Il dittico fotografico «Solve et Coagula» di Giovanni Firmani è un’opera che esplora simbolicamente il concetto di trasformazione, diviso tra dissoluzione e ricostruzione. Questo titolo, tipico del linguaggio alchemico, suggerisce il processo ciclico di smantellamento e riformazione, di morte e rinascita interiore. Le immagini scelte da Firmani rappresentano visivamente questo viaggio oscuro e mistico, in cui ogni elemento simbolico si fa veicolo di significati profondi.

Nella fotografia a sinistra, vediamo un calice lucente in primo piano e una figura sfocata sullo sfondo. Il calice, oggetto rituale per eccellenza, richiama l’idea di purificazione e di offerta, mentre la figura sfumata e indistinta è come in procinto di attraversare un limite tra il fisico e lo spirituale, o tra il conscio e l’inconscio. Questo fotogramma incarna il concetto di “solve” – dissoluzione, separazione – come un momento di sospensione in cui l’essenza è ancora in fase di distacco dal mondo terreno.

A destra, il Bafometto emerge dall’oscurità con uno sguardo ipnotico e simboli criptici. Il termine “coagula” è inciso sul suo braccio, richiamando la fase di riformazione alchemica. Il Bafometto, figura controversa e ricca di significati esoterici, rappresenta l’unione degli opposti: maschile e femminile, divino e demoniaco, luce e ombra.

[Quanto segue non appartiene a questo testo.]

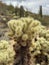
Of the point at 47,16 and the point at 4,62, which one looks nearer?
the point at 4,62

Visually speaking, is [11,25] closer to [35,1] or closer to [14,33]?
[14,33]

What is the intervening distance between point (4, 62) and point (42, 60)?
3.29m

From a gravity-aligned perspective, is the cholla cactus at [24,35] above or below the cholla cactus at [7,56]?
above

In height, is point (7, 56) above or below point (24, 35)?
below

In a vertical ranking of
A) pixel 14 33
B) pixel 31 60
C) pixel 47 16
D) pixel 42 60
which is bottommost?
pixel 47 16

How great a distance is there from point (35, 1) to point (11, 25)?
98.0ft

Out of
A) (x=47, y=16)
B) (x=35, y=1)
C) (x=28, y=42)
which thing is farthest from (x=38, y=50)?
(x=35, y=1)

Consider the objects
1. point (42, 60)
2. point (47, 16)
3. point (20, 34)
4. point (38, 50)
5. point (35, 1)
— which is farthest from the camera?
point (35, 1)

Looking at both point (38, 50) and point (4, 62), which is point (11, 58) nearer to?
point (4, 62)

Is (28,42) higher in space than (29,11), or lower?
higher

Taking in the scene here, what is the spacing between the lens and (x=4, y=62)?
36.8 feet

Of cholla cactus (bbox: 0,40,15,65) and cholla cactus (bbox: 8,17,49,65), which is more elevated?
cholla cactus (bbox: 8,17,49,65)

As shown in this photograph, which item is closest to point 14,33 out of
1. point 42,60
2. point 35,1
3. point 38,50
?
point 38,50

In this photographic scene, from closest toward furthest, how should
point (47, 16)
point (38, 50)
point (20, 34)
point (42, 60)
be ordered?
point (20, 34), point (38, 50), point (42, 60), point (47, 16)
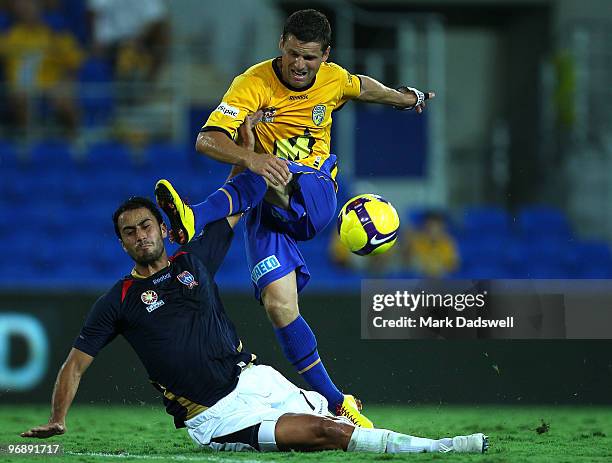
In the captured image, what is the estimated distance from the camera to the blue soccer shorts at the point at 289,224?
631cm

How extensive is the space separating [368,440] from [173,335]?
3.52ft

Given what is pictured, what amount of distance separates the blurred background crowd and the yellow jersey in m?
3.39

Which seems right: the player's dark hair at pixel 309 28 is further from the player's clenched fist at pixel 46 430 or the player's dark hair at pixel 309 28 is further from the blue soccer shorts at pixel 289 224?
the player's clenched fist at pixel 46 430

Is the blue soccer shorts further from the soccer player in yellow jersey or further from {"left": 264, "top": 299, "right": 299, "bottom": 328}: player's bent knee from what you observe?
{"left": 264, "top": 299, "right": 299, "bottom": 328}: player's bent knee

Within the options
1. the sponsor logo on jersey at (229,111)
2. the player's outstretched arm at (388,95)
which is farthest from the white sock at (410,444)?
the player's outstretched arm at (388,95)

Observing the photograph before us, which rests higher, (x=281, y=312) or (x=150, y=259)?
(x=150, y=259)

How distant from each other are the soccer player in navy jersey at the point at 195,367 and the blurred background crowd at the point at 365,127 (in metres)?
4.08

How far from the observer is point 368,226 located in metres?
6.16

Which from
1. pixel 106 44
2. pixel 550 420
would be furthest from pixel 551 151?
pixel 550 420

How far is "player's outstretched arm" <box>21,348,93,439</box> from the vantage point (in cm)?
525

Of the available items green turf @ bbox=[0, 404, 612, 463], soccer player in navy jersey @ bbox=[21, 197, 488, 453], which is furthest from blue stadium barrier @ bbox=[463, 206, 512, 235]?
soccer player in navy jersey @ bbox=[21, 197, 488, 453]

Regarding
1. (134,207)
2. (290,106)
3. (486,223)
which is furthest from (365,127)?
(134,207)

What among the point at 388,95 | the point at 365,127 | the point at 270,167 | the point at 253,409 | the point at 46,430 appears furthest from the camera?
the point at 365,127

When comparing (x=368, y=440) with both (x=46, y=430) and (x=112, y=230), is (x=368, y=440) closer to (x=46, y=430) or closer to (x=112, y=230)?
(x=46, y=430)
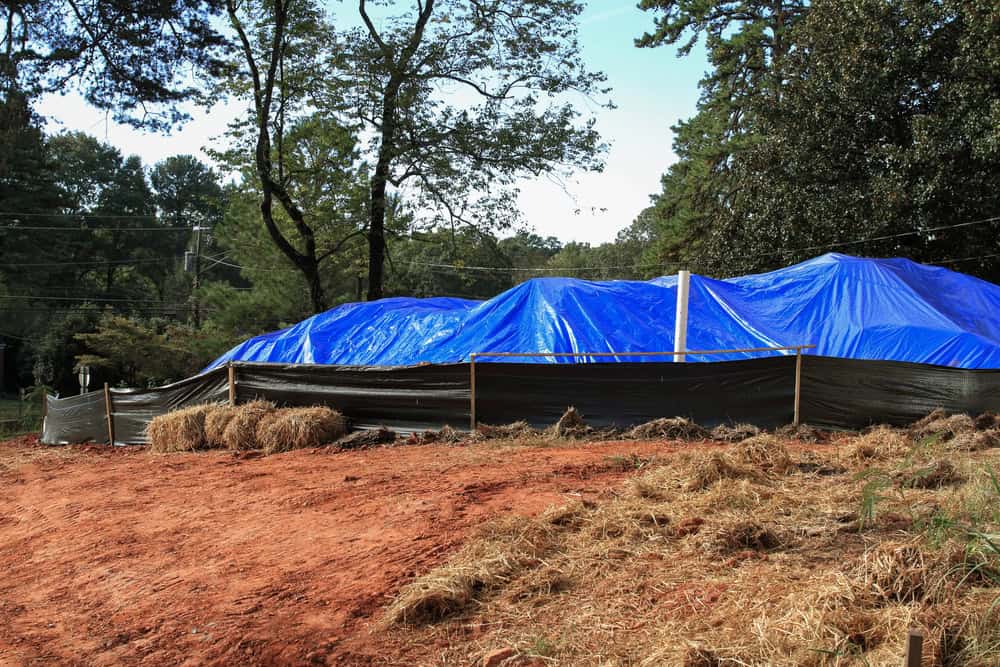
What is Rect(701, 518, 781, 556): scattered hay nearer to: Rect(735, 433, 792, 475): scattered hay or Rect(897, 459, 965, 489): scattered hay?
Rect(897, 459, 965, 489): scattered hay

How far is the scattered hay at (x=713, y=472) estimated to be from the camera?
5.54 m

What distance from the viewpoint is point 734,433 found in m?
9.23

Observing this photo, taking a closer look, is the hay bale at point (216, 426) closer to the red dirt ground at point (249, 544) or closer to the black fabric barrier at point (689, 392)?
the red dirt ground at point (249, 544)

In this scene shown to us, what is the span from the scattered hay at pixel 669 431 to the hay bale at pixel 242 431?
502 cm

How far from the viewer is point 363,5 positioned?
67.4 ft

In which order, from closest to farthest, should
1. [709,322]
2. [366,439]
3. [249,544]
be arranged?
[249,544] < [366,439] < [709,322]

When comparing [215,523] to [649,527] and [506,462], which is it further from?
[649,527]

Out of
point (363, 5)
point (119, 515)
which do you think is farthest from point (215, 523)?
point (363, 5)

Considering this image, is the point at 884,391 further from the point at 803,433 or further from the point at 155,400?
the point at 155,400

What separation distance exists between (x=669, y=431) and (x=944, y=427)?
3.10 m

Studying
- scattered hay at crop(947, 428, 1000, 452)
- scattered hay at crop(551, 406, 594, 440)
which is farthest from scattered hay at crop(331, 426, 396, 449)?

È un simbolo di totalità e trasformazione, e la sua presenza in questa immagine amplifica il senso di mistero e di rinascita attraverso l’integrazione degli opposti. Qui, il “coagula” non è solo un atto di ricomposizione materiale, ma un processo di integrazione e accettazione delle proprie ombre e dei propri conflitti interni, incarnati dalla figura del Bafometto.

La relazione tra le due immagini è quindi una dialettica tra dissoluzione e rinascita, tra negazione e accettazione, tra sacro e profano. Il calice, come strumento di purificazione, ci invita a “svuotare” simbolicamente ciò che è superfluo, a lasciare andare parti di noi per poterci trasformare. Il Bafometto, invece, ci sfida ad abbracciare e a ricostruire, a riunire in una nuova forma ciò che è stato dissolto.

Firmani, attraverso questo dittico, ci porta in un viaggio interiore, invitandoci a riflettere sul processo di crescita personale e sull’importanza di affrontare le nostre paure e contraddizioni. L’opera, con i suoi toni cupi e simboli potenti, stimola chi guarda ad interrogarsi sul proprio lato oscuro, per poi emergere trasformato. “Solve et Coagula” diventa così un mantra visivo, un richiamo alla capacità umana di evolversi, di lasciar morire una parte di sé per rinascere con una consapevolezza nuova e integrata.